Part of a data file:
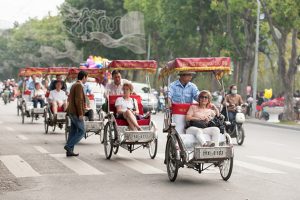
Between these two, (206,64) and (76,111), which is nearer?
(206,64)

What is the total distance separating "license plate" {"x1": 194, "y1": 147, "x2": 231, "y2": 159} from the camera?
1020 centimetres

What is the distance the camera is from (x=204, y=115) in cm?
1130

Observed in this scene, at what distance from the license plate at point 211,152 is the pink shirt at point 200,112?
110 cm

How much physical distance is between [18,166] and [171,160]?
3.26m

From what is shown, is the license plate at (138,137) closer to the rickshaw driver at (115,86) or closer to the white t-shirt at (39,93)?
the rickshaw driver at (115,86)

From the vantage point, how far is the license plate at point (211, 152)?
1020 cm

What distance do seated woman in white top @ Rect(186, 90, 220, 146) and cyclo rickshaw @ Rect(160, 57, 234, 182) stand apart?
0.11 m

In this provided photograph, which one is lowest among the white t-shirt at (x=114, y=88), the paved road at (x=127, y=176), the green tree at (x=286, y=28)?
the paved road at (x=127, y=176)

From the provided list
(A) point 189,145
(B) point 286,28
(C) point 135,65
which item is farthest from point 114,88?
(B) point 286,28

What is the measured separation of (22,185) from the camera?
1006cm

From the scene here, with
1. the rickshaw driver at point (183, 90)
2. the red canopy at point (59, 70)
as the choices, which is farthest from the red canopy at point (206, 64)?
the red canopy at point (59, 70)

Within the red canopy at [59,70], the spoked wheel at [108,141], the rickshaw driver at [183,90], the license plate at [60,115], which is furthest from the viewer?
the red canopy at [59,70]

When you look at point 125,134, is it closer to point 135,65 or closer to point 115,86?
point 115,86

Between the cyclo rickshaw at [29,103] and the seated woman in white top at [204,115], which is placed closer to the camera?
the seated woman in white top at [204,115]
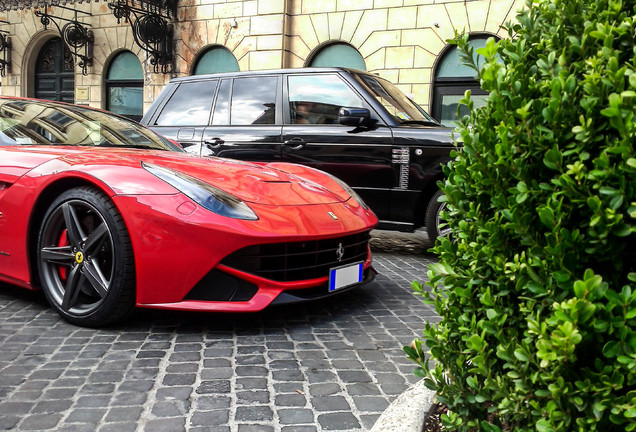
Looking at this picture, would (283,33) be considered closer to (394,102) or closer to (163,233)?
(394,102)

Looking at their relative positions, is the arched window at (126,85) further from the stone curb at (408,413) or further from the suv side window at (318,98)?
the stone curb at (408,413)

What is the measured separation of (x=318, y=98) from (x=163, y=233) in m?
3.40

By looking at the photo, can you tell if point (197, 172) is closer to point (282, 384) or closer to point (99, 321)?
point (99, 321)

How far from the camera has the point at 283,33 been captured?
12.7 meters

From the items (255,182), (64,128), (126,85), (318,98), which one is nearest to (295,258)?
(255,182)

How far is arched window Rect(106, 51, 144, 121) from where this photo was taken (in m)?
15.0

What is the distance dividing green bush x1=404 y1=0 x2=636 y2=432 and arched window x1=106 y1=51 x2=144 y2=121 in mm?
14575

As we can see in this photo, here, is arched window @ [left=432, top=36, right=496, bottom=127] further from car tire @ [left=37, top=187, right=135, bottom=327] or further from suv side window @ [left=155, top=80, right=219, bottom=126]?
car tire @ [left=37, top=187, right=135, bottom=327]

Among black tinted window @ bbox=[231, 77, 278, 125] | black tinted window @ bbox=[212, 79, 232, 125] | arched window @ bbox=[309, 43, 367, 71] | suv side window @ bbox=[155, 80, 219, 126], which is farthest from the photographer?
arched window @ bbox=[309, 43, 367, 71]

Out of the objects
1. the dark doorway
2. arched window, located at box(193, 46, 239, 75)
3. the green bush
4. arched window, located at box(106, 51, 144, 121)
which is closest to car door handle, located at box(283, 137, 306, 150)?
the green bush

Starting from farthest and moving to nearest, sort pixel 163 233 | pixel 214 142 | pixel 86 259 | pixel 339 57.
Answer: pixel 339 57 → pixel 214 142 → pixel 86 259 → pixel 163 233

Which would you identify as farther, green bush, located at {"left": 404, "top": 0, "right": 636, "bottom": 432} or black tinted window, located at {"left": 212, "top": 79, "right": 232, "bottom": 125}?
black tinted window, located at {"left": 212, "top": 79, "right": 232, "bottom": 125}

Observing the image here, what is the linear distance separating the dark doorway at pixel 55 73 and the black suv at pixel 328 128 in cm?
1111

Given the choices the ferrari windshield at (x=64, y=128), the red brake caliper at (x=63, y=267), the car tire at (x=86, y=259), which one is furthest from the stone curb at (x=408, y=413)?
the ferrari windshield at (x=64, y=128)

(Goal): Render the items from the line holding "Which would you" through the end of the items, inclusive, as a two-column CSV with the header input,output. Give one row per item: its text in the input field and its answer in the output field, each in a single quoted field, with any line breaks replaced by spaces.

(Answer for this exercise):
input,output
"Which would you identify as farther, green bush, located at {""left"": 404, ""top"": 0, ""right"": 636, ""bottom"": 432} or black tinted window, located at {""left"": 212, ""top"": 79, ""right"": 232, ""bottom"": 125}?","black tinted window, located at {""left"": 212, ""top"": 79, ""right"": 232, ""bottom"": 125}"
"Observing the image here, what is the linear distance separating the dark doorway at pixel 55 73 and the black suv at pixel 328 128 in cm?","1111"
"Given the choices the ferrari windshield at (x=64, y=128), the red brake caliper at (x=63, y=267), the car tire at (x=86, y=259), which one is furthest from the stone curb at (x=408, y=413)?","the ferrari windshield at (x=64, y=128)"